Obese children at risk of liver disease

Over-weight and obese children are at higher risk of liver disease in later life, according to a new study.

Researchers at the University of California-San Diego School of Medicine found that obese children have higher risk for non alcoholic fatty liver disease (NAFLD), hypertension and heart problems.

NAFLD, which is considered to be emerging health problems related to the childhood obesity epidemic, is the inappropriate storage of droplets of fat inside liver cells. It affects nearly 10% of all children in the US.

It is one of the most common forms of liver disease in the UK as well, with an estimated 25-30% people having early forms of NAFLD.

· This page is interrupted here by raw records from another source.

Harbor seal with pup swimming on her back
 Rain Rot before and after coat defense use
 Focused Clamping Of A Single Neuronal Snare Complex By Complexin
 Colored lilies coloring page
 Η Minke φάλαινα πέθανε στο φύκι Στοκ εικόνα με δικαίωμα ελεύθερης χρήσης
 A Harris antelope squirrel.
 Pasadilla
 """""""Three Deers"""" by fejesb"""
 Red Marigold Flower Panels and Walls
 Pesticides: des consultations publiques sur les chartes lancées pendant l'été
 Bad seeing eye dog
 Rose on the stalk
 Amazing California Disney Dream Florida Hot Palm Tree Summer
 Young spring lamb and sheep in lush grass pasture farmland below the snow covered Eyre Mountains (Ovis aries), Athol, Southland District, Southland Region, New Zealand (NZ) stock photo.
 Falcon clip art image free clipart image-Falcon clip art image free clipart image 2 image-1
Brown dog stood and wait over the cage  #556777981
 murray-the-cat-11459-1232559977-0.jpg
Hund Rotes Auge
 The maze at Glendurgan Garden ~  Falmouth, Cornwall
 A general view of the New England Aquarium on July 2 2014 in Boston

NAFLD is most common among overweight children and teenagers, and it can develop in conjunction with diabetes and other health problems.

The study 

The National Institutes of Health Non alcoholic Steatohepatitis Clinical Research Network recruited 484 children aged 2-17 years old who had NAFLD.

The participants had their blood pressure taken at the start of the study and again at 48 weeks. 

At the start of the study, nearly 36% of the group had high blood pressure. At 48 weeks, around 21% of the group had persistent high blood pressure. High blood pressure was present in 2-5% of all children and 10% of obese children. 

The study also reports that girls are significantly more likely to have persistent high blood pressure compared with boys. 

Lead author Dr. Jeffrey Schwimmer said that, along with being at an increased risk for cardiovascular disease, the children with NAFLD who had high blood pressure were significantly more likely to have more fat in their liver than children without high blood pressure.  This could lead to a more serious form of liver disease.


Dr. Schwimmer recommended that blood pressure evaluation, control and monitoring should be an integral component of the clinical management of children with NAFLD. 

Children with NAFLD are at greater risk for heart attacks and strokes. Also, high blood pressure is a main cause of preventable death and disability and its origin often occurs in childhood.

Although there are no currently approved treatments for children with NAFLD, there are treatments for high blood pressure. 

Dr. Schwimmer argues that blood pressure control may be useful for decreasing the risk of premature cardiovascular disease in children.